NEW YORK (CNNMoney) — Lawmakers on Friday were handed the official score card on President Obama’s proposed budget for 2013.
The Congressional Budget Office concluded that the president’s budget would add less to the country’s debt than if lawmakers simply extend a number of favored policies, such as the Bush-era tax cuts.
And yet debt levels at the end of the decade under Obama’s budget would remain too high for comfort.
The president’s budget would add $6.4 trillion in deficits between 2013 and 2022, the CBO said.
Under the so-called alternative fiscal scenario, where Congress simply extends a number of favored policies, cumulative deficits would reach nearly $11 trillion.
That president’s proposals would bring debt held by the public to 76% of GDP at the end of the period measured, up from 68% last year.
Debt held by the public includes U.S. bonds bought by investors, but excludes money owed to government trust funds, such as Social Security and Medicare.
Independent deficit watchdogs have been urging lawmakers to put in place a debt-reduction plan to lower public debt to at least 60% by the end of the decade.
One reason why Obama’s budget fails to do so is because it doesn’t adequately address entitlement costs, such as Medicare.

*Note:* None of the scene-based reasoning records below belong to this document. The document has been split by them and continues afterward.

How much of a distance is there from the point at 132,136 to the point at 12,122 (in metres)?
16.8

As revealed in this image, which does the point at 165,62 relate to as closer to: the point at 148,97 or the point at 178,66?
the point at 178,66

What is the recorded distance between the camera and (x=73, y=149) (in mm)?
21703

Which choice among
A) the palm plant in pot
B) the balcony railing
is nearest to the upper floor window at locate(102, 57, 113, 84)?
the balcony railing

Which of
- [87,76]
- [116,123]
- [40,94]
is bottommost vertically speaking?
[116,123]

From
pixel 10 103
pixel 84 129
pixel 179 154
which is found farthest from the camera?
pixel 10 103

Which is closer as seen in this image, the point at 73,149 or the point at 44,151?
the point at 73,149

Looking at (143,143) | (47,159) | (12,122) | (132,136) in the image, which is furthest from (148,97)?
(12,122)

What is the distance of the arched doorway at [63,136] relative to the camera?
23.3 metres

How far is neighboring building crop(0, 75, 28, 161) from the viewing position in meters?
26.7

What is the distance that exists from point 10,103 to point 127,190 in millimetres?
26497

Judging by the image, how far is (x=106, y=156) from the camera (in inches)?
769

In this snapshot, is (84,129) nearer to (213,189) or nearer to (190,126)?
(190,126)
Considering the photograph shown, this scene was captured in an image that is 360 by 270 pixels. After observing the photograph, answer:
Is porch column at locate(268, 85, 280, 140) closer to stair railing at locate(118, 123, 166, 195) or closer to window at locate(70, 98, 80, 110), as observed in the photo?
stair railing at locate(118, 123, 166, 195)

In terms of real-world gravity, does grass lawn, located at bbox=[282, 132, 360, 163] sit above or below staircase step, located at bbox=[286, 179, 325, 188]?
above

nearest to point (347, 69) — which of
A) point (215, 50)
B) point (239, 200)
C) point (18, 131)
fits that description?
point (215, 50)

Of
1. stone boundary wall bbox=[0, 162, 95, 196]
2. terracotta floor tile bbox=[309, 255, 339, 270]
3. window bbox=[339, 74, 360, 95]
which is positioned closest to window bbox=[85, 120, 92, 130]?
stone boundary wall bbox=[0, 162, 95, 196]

The president has publicly advocated striking a “grand bargain” — which would involve entitlement and other spending cuts as well as tax increases – to reduce the country’s long-term debt burden. But fraught negotiations with House Republicans fell apart over the summer.
The CBO analysis shows that the president’s budget would end up stabilizing the debt — meaning the country’s deficits stop growing faster than the economy. The annual deficit in his proposal would fall to 2.5% of GDP by 2017 — well below the 8.1% projected for this year. But they would climb back to 3% by 2022. And barring any more significant debt reduction plans, deficits thereafter would continue on a northward trek.
Annual spending levels in Obama’s fiscal blueprint average 22.5% of GDP, above the 20.7% historical average. But his budget would put discretionary spending on a downward trajectory, from 8.4% of GDP this year to 5.2% at the end of the decade.
Under the president’s budget the government’s revenue intake would climb to an average of 19.4%, above the 18.1% historical norm and well above the 60-year lows reached during the recession.
Part of the reason for the increase is due to a strengthening economy. But partly it’s due to the estimated $950 billion in new revenue he’d raise from a host of proposals, the largest of which is his call to limit the value of itemized deductions for high-income households, which alone is estimated to raise $520 billion over a decade.
At the same time, he puts forth a number of measures that would shrink tax receipts significantly relative to where they would otherwise be. The most costly is his oft-repeated proposal to make permanent the Bush-era tax cuts for the majority of Americans, followed by a proposal to index the Alternative Minimum Tax to inflation, and expanding stimulus measures and creating new tax cuts for families.
While no president’s budget is ever adopted by Congress wholesale or even in large part, this year there isn’t likely to be any real action on anyone’s budget proposal — including one expected next week from House Budget Chairman Paul Ryan – until after the presidential election in November.
That’s when Congress will face a number of fateful fiscal decisions, such as whether to extend the Bush-era tax cuts and whether to replace nearly $1 trillion in automatic spending cuts that nobody wants but which are scheduled to take effect in January 2013.